As you may have experienced in question 9, hand specifying effective features is difficult so we'll have our model learn them instead! Neural networks, and in particular convolutional neural networks for images, are an effective model for learning features. The resulting learned features from these networks are oftentimes more expressive which results in substantial improvements in accuracy. However, finding a good set of hyperparameters to effectively train a large network can be difficult. Due to the limit of computation resources, the network in this question only has 2 convolution layers and 2 fully-connected layers. In practice, the networks are much bigger and requires GPUs to train in a reasonable amount of time. More information on what a convolutional network is can be found here.

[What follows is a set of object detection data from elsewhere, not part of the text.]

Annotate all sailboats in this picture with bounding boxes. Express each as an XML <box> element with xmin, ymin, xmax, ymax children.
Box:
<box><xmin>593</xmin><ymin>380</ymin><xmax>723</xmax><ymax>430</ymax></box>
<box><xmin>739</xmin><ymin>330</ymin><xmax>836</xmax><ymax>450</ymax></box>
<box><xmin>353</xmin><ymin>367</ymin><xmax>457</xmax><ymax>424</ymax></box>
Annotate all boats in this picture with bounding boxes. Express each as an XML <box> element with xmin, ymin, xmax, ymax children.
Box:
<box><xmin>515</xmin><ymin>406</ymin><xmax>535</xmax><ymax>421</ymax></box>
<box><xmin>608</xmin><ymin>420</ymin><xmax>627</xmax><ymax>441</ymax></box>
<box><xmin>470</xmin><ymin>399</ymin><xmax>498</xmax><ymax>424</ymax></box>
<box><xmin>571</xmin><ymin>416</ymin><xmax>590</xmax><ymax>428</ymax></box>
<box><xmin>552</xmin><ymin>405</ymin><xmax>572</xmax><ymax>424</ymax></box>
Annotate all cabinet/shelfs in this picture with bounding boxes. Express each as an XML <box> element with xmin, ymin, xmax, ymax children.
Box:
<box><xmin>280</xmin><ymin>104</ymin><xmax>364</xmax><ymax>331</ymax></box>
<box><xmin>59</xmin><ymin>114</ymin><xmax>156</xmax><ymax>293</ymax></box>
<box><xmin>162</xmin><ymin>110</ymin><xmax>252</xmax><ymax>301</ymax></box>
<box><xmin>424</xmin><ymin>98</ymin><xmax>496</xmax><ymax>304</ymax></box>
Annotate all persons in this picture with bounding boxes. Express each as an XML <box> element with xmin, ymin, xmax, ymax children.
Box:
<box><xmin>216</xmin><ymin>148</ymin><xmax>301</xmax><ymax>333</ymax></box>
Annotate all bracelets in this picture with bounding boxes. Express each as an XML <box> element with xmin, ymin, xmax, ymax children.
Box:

In this question, a full implementation of a convolutional network is provided for you in models.py
. The code to train and evaluate the model is also provided for you in dataClassifier.py
. The various commands to run the file can be found by
python dataClassifier.py --help
Just as in question 8, you should find a set of hyperperparameters that give you the best accuracy after the model is trained. For this question, you should choose the learning rate and the momentum so that you achieve at least an accuracy of 97% on the MNIST test set when using a batch size of 32 and 1000 iterations. You may use the provided script to try out your choice of hyperparameters:
python dataClassifier.py -m ConvNetModel -s MinibatchStochasticGradientDescentSolver --batch_size 32 --learning_rate [learning_rate] --momentum [momentum] --iterations 1000 --data mnistDataset
You can also try multiple hyperparameter combinations using the hyperparameter search code that you wrote for the last question:
python dataClassifier.py -m ConvNetModel -s MinibatchStochasticGradientDescentSolver --batch_size 32 --learning_rate [learning_rate0] [learning_rate1] --momentum [momentum0] [momentum1] --iterations 1000 --data mnistDataset
After you find the set of hyperparameters, write them in the q10
method of answers.py
.
Submit your assignment using these submission instructions.